ЧТО НУЖНО СДЕЛАТЬ:
a: Можете дословно процитировать из отрывка о тщеславии и пошлости всё, начиная с «Это не означает, вернемся» и вниз до «надо другую шкалу.»?
b: Как перевести на английский это предложение из отрывка о тщеславии и пошлости: «Однако если он не мелок, то находится в другом пространстве, и применять к нему надо другую шкалу.»?
--- ПРИВЕДЁННЫЙ ОТРЫВОК ---
Но если тщеславие — пусть и искаженное, желание «быть единственным», то есть быть по-настоящему, то пошлость и пошлое, так или иначе, видимость бытия, при взгляде со стороны — его карикатура. Пошлость от страсти отличается тем, что последняя всегда имеет своим источником жизнь, хоть и искажает ее, делая неоднородной, не полностью благой, пошлость же источником имеет небытие, которое и искажает жизнь, превращая ее в мнимость и фальшь.
Это не означает, вернемся к этому, что тщеславие и пошлость чужды друг другу. Очень даже родственны. Без тщеславия и суетности нет пошляка. Но их самих по себе недостаточно. В пошляке тщеславие всегда соединено с набором других мелочей, в то время как тщеславие в соединении с умом и одаренностью, как было сказано выше, от пошлости, пожалуй, даже уводит, по крайней мере, на время. Совсем не обязательно такое сочетание приводит к добру и благу, поступок может быть и злодейским. Однако если он не мелок, то находится в другом пространстве, и применять к нему надо другую шкалу.
--- СВЕДЕНИЯ ---
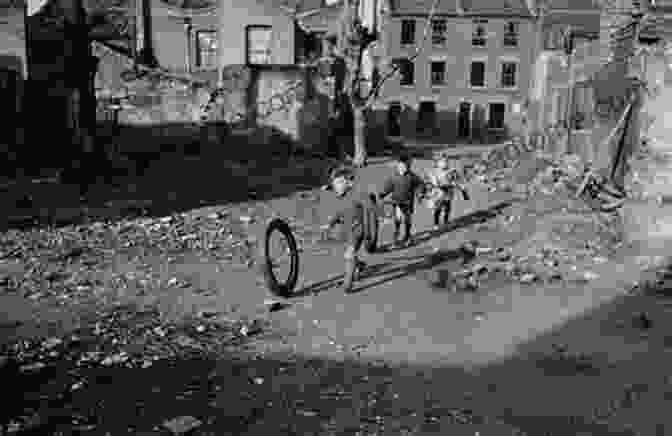 Children Playing In The Ruins Of A Bombed City When The Shooting Stopped: August 1945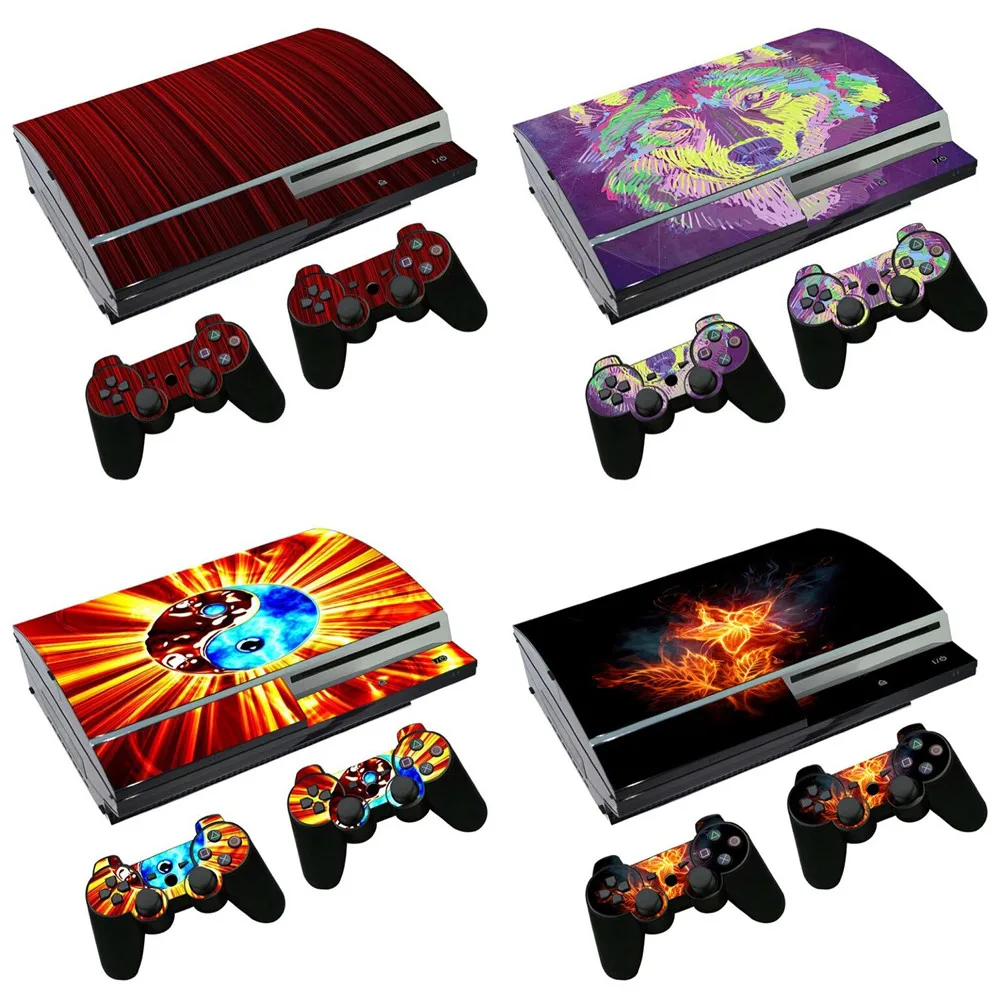 Full Color Printing Vinyl Decal and Customized Design Skin Sticker for PS3 fat | Электроника
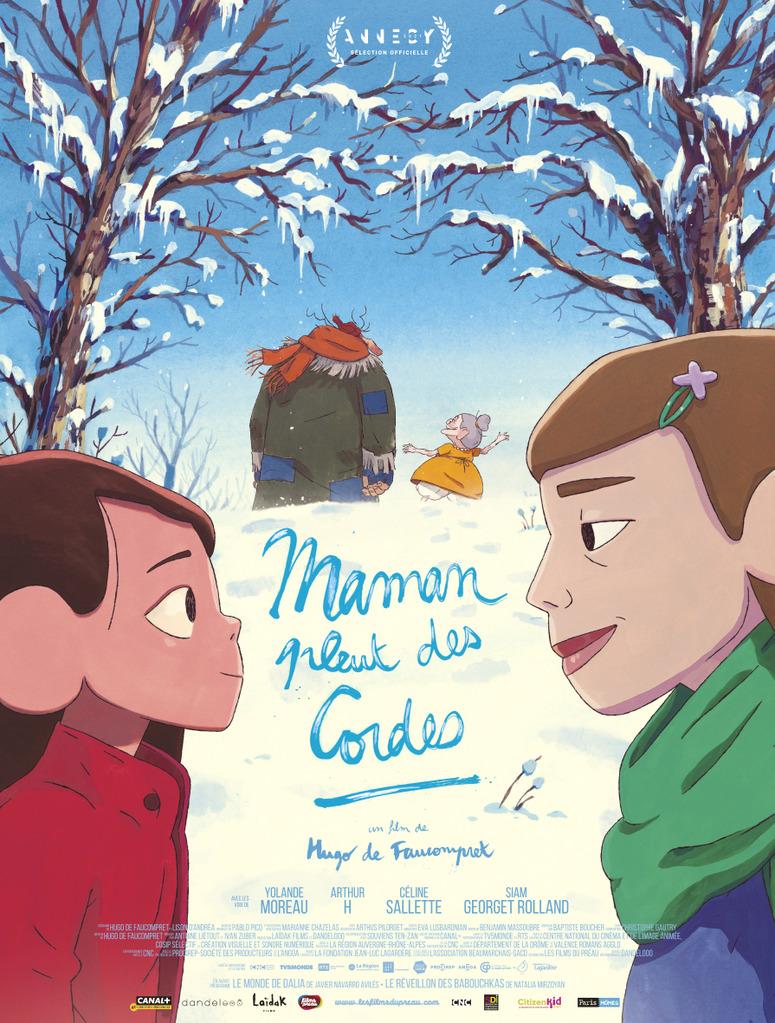 Maman pleut des cordes - affiche du film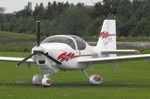 G-RDHS @ EGSV - Visiting aircraft - by Keith Sowter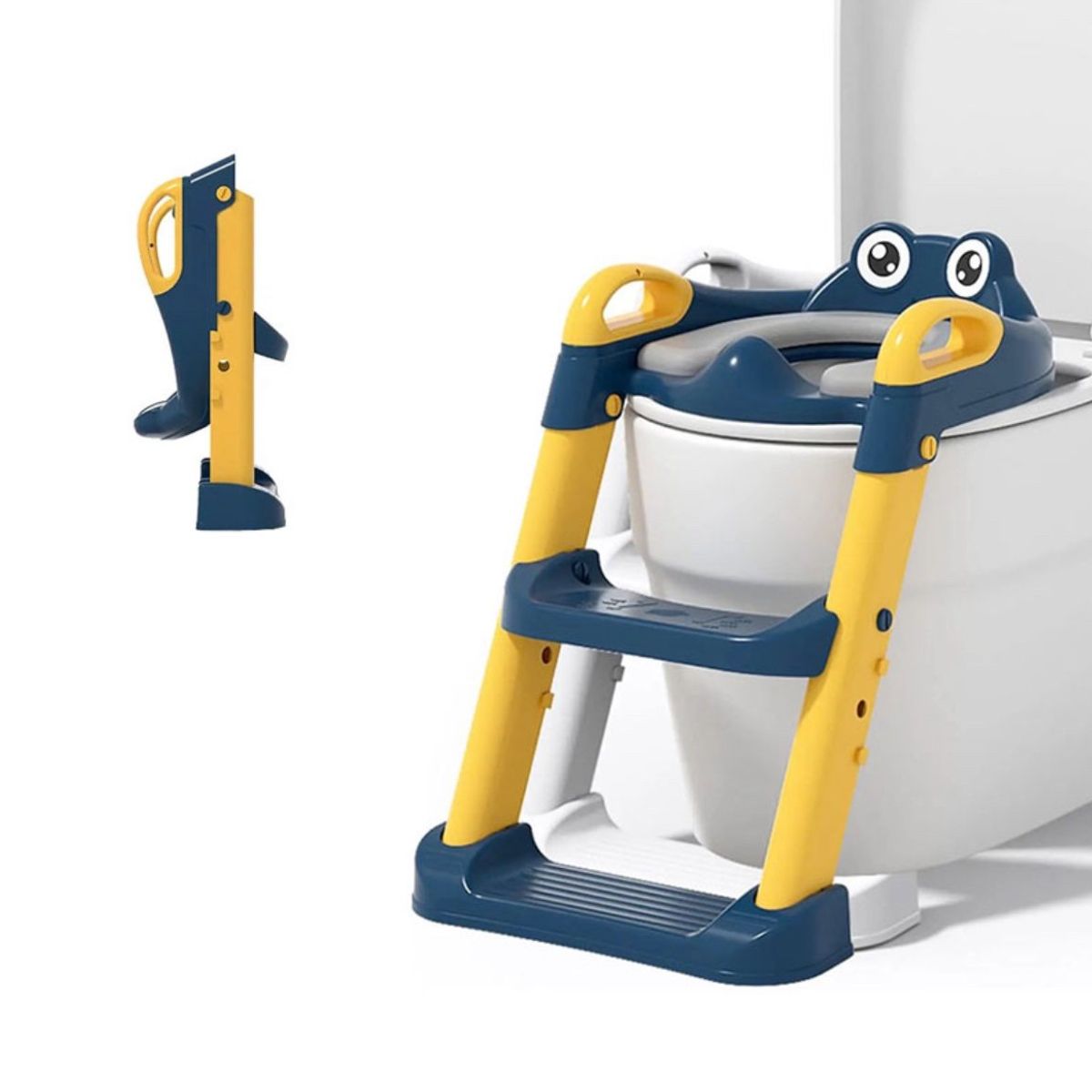 ACTUAL - Adaptador Escalera De Baño Plegable Para Niños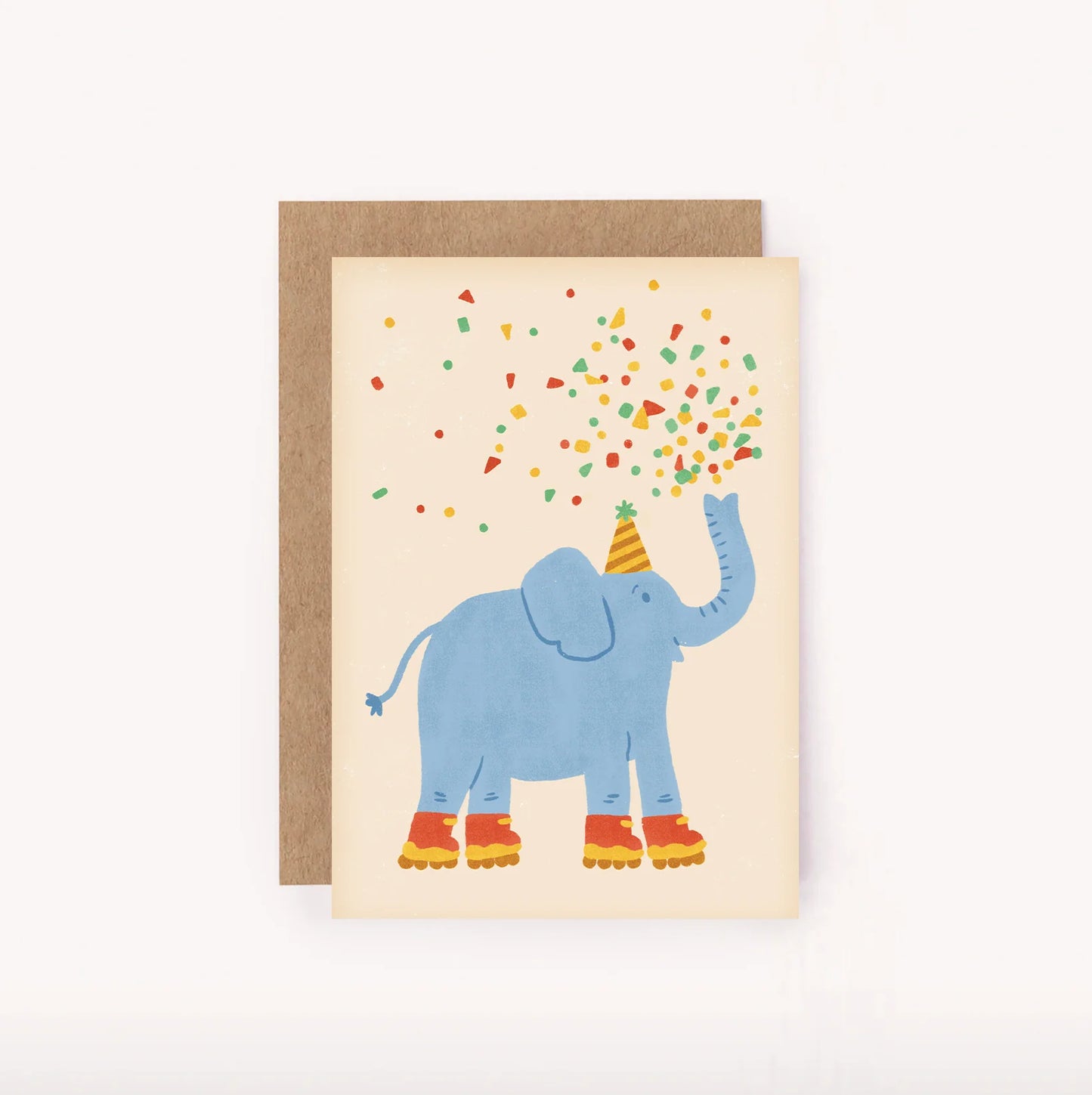 Lauren Sisson Studio - Elephant Mini Card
---
ОТВЕТЫ К ЗАДАНИЯМ:
a:
Это не означает, вернемся к этому, что тщеславие и пошлость чужды друг другу. Очень даже родственны. Без тщеславия и суетности нет пошляка. Но их самих по себе недостаточно. В пошляке тщеславие всегда соединено с набором других мелочей, в то время как тщеславие в соединении с умом и одаренностью, как было сказано выше, от пошлости, пожалуй, даже уводит, по крайней мере, на время. Совсем не обязательно такое сочетание приводит к добру и благу, поступок может быть и злодейским. Однако если он не мелок, то находится в другом пространстве, и применять к нему надо другую шкалу.

b: However, if it is not petty, it lies in a different space, and a different scale must be applied to it.